First reported by the Philadelphia Tribune, the local NAACP chapter’s executive committee voted last week to dissolve itself and relinquish full leadership to the national office, which will appoint new leadership of the Philadelphia chapter next month, a spokesperson for the national NAACP said.

The national organization “will appoint an administrator for the Philadelphia branch to assume overall responsibility for the operation of the branch, its committees and staff, as well as shepherd a transparent transition to new leadership,” the organization said in a statement. “Moving forward, it is our continued priority to work with community leaders and faith leaders across Philadelphia and the country to strengthen the long-standing relationship between our communities.”

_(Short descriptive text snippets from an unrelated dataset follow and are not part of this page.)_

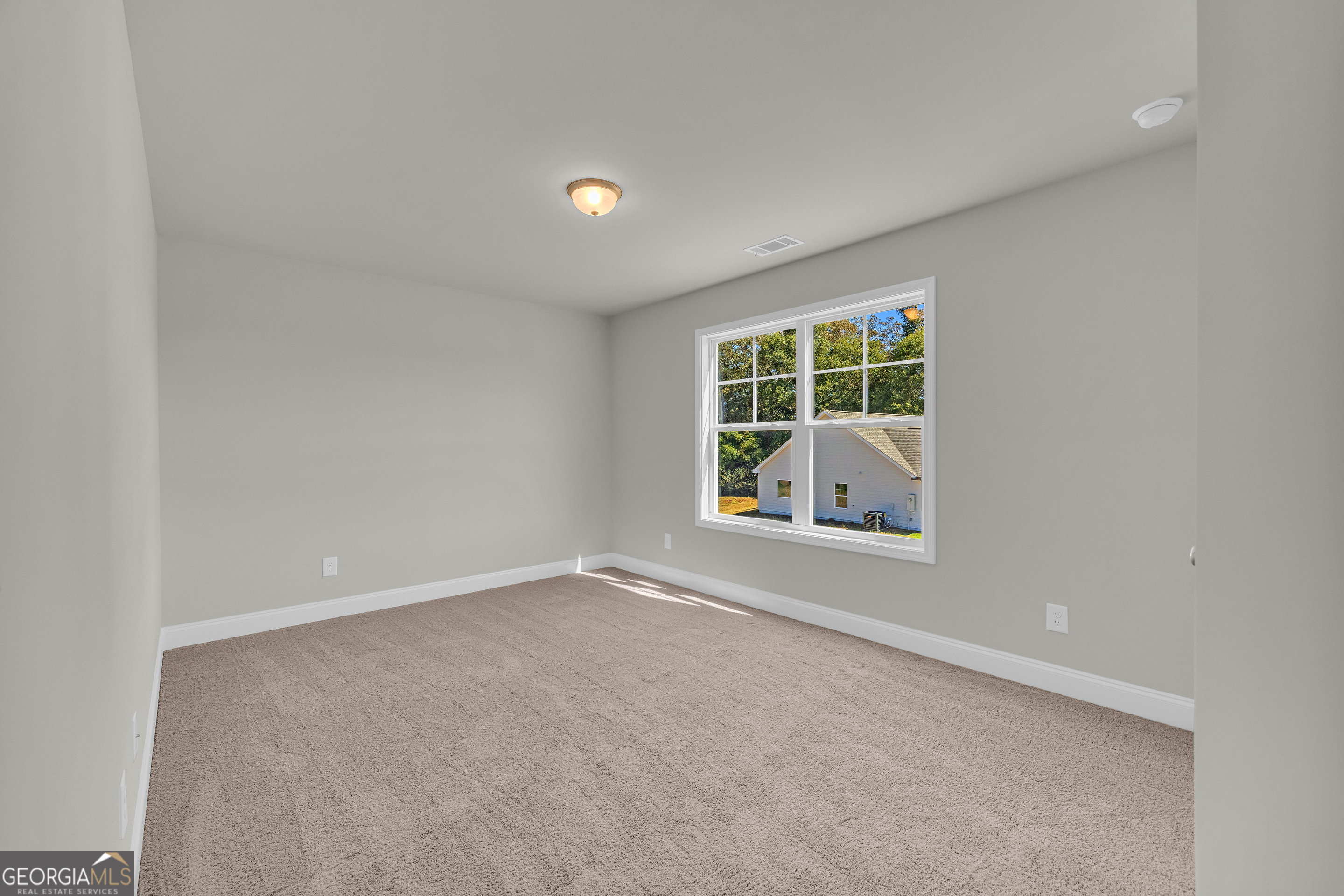 62 Sewell Road Lavonia, GA 30553 - Photo 49 of 63 an empty room with windows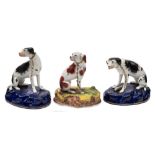 A pair of English porcelain models of hounds and one other: the pair with black markings,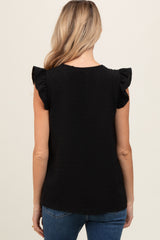 woman wearing a black maternity top with ruffle sleeves, shown from the back
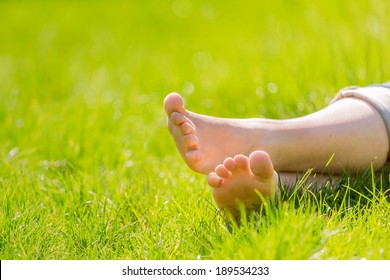 Bare Feet On Green Grass, Copy Space 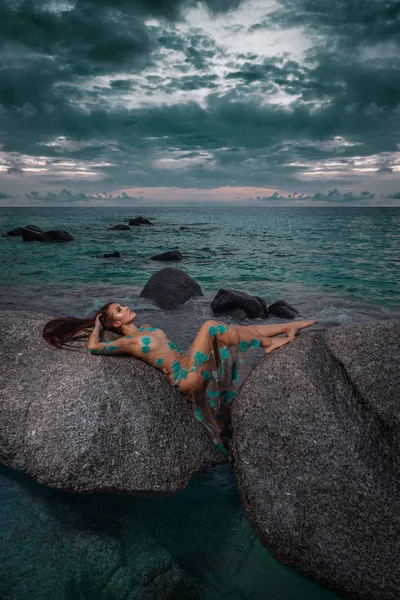 Beautiful Mysterious Woman Long Dress Laying Rocks Sea Cloudy Sunset — Stock Photo, Image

The national takeover will end Muhammad’s term as chapter president, a position he has held since 2014, and comes after a month of backlash from politicians and Jewish organizations over the social media post.

Muhammad, who worked a paid political consultant for Mayor Jim Kenney until earlier this year, did not immediately respond to a request for comment Wednesday. He initially told The Inquirer he didn’t realize the image — which included a caricature of a hook-nosed, yarmulke-wearing figure on the sleeve of an unseen person who is crushing a mass of people with a ring-bedecked hand — was offensive. Kenney was critical of the post and called on Muhammad to apologize.

”He came out explaining it and trying to justify it,” Bishop J. Louis Felton, the local chapter’s first vice president, said this month. “You do not justify anti-Semitism.”